A implantação do laboratório é uma reivindicação antiga da região. De acordo com a titular da Secretaria Municipal de Agricultura e Abastecimento (Sagra) de Bauru, Maria Eugênia Gracia, o pedido já foi apresentado e ratificado reiteradas vezes junto ao governo estadual, sem nenhuma resposta até agora.
“O projeto prevê um investimento de aproximadamente R$ 400 mil. É muito pouco se você pensar na importância dele para o setor e se considerar que o laboratório vai beneficiar mais de 20 municípios”, salienta Gracia.
Segundo Artioli, uma associação de produtores canavieiros de Lençóis montou um laboratório de análise do solo.
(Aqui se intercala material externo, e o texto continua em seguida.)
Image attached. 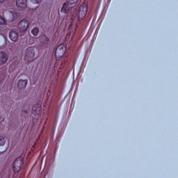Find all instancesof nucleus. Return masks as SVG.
I'll list each match as a JSON object with an SVG mask.
<instances>
[{
    "label": "nucleus",
    "instance_id": "obj_1",
    "mask_svg": "<svg viewBox=\"0 0 178 178\" xmlns=\"http://www.w3.org/2000/svg\"><path fill=\"white\" fill-rule=\"evenodd\" d=\"M77 1L79 0H68L67 3H64L61 8V12L62 13H67L71 8V12H73L71 14L72 20H79V22H81V20L86 17L87 12H88V6L81 5L79 10H76L75 8L72 7V5L77 3Z\"/></svg>",
    "mask_w": 178,
    "mask_h": 178
},
{
    "label": "nucleus",
    "instance_id": "obj_2",
    "mask_svg": "<svg viewBox=\"0 0 178 178\" xmlns=\"http://www.w3.org/2000/svg\"><path fill=\"white\" fill-rule=\"evenodd\" d=\"M29 27H30V22L26 19H22L18 23V30L20 31V33L27 31V30H29Z\"/></svg>",
    "mask_w": 178,
    "mask_h": 178
},
{
    "label": "nucleus",
    "instance_id": "obj_3",
    "mask_svg": "<svg viewBox=\"0 0 178 178\" xmlns=\"http://www.w3.org/2000/svg\"><path fill=\"white\" fill-rule=\"evenodd\" d=\"M23 159L22 158H17L13 164V169L15 172H19L22 170V166H23Z\"/></svg>",
    "mask_w": 178,
    "mask_h": 178
},
{
    "label": "nucleus",
    "instance_id": "obj_4",
    "mask_svg": "<svg viewBox=\"0 0 178 178\" xmlns=\"http://www.w3.org/2000/svg\"><path fill=\"white\" fill-rule=\"evenodd\" d=\"M66 52V48H65V45L59 44L55 50V56L58 58V59L62 58L65 53Z\"/></svg>",
    "mask_w": 178,
    "mask_h": 178
},
{
    "label": "nucleus",
    "instance_id": "obj_5",
    "mask_svg": "<svg viewBox=\"0 0 178 178\" xmlns=\"http://www.w3.org/2000/svg\"><path fill=\"white\" fill-rule=\"evenodd\" d=\"M40 44L42 47H44V48H48V47H49V38L47 37V35H42L40 37Z\"/></svg>",
    "mask_w": 178,
    "mask_h": 178
},
{
    "label": "nucleus",
    "instance_id": "obj_6",
    "mask_svg": "<svg viewBox=\"0 0 178 178\" xmlns=\"http://www.w3.org/2000/svg\"><path fill=\"white\" fill-rule=\"evenodd\" d=\"M9 38L13 42H16L19 38V33L16 31L11 30L9 33Z\"/></svg>",
    "mask_w": 178,
    "mask_h": 178
},
{
    "label": "nucleus",
    "instance_id": "obj_7",
    "mask_svg": "<svg viewBox=\"0 0 178 178\" xmlns=\"http://www.w3.org/2000/svg\"><path fill=\"white\" fill-rule=\"evenodd\" d=\"M8 59L9 57L8 56V54L4 51H1L0 53V65H5L8 62Z\"/></svg>",
    "mask_w": 178,
    "mask_h": 178
},
{
    "label": "nucleus",
    "instance_id": "obj_8",
    "mask_svg": "<svg viewBox=\"0 0 178 178\" xmlns=\"http://www.w3.org/2000/svg\"><path fill=\"white\" fill-rule=\"evenodd\" d=\"M29 83V81L27 79H19L18 81L17 87L19 90H24L26 87H27V84Z\"/></svg>",
    "mask_w": 178,
    "mask_h": 178
},
{
    "label": "nucleus",
    "instance_id": "obj_9",
    "mask_svg": "<svg viewBox=\"0 0 178 178\" xmlns=\"http://www.w3.org/2000/svg\"><path fill=\"white\" fill-rule=\"evenodd\" d=\"M16 6L20 9H26L27 8V1L26 0H17Z\"/></svg>",
    "mask_w": 178,
    "mask_h": 178
},
{
    "label": "nucleus",
    "instance_id": "obj_10",
    "mask_svg": "<svg viewBox=\"0 0 178 178\" xmlns=\"http://www.w3.org/2000/svg\"><path fill=\"white\" fill-rule=\"evenodd\" d=\"M32 113H33L35 116H40V115H41V107H40V104H35L33 106Z\"/></svg>",
    "mask_w": 178,
    "mask_h": 178
},
{
    "label": "nucleus",
    "instance_id": "obj_11",
    "mask_svg": "<svg viewBox=\"0 0 178 178\" xmlns=\"http://www.w3.org/2000/svg\"><path fill=\"white\" fill-rule=\"evenodd\" d=\"M34 56V49H27L26 51V58H33Z\"/></svg>",
    "mask_w": 178,
    "mask_h": 178
},
{
    "label": "nucleus",
    "instance_id": "obj_12",
    "mask_svg": "<svg viewBox=\"0 0 178 178\" xmlns=\"http://www.w3.org/2000/svg\"><path fill=\"white\" fill-rule=\"evenodd\" d=\"M8 26V21L3 17L0 16V27H6Z\"/></svg>",
    "mask_w": 178,
    "mask_h": 178
},
{
    "label": "nucleus",
    "instance_id": "obj_13",
    "mask_svg": "<svg viewBox=\"0 0 178 178\" xmlns=\"http://www.w3.org/2000/svg\"><path fill=\"white\" fill-rule=\"evenodd\" d=\"M38 33H40V29L38 27H35L31 31V34H33L34 37H37V35H38Z\"/></svg>",
    "mask_w": 178,
    "mask_h": 178
},
{
    "label": "nucleus",
    "instance_id": "obj_14",
    "mask_svg": "<svg viewBox=\"0 0 178 178\" xmlns=\"http://www.w3.org/2000/svg\"><path fill=\"white\" fill-rule=\"evenodd\" d=\"M6 141L5 140V138L2 136H0V147L5 145Z\"/></svg>",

Inicialmente, o laboratório atendia produtores de toda a região. “Mas nossa demanda tornou-se tão grande que fomos obrigados a restringir as análises aos associados e ainda assim, hoje, o resultado demora cerca de 20 dias”, informa.
Gracia observa que, atualmente, a única opção dos produtores é remeter amostras de solo a laboratórios distantes. “A análise custa R$ 15,00 em média e o envio custa R$ 10,00. É incoerente”, alega.
Para o presidente do Sindicado Rural de Bauru e Região, Maurício Lima Verde, as reivindicações do Coder precisam estipular um prazo para que o governo se manifeste. “Os municípios apresentam a solicitação, as autoridades dizem que vão estudar e não dão retorno. Nós devemos uma resposta à opinião pública e por isso temos que estabelecer um prazo para a resposta oficial”, acrescenta.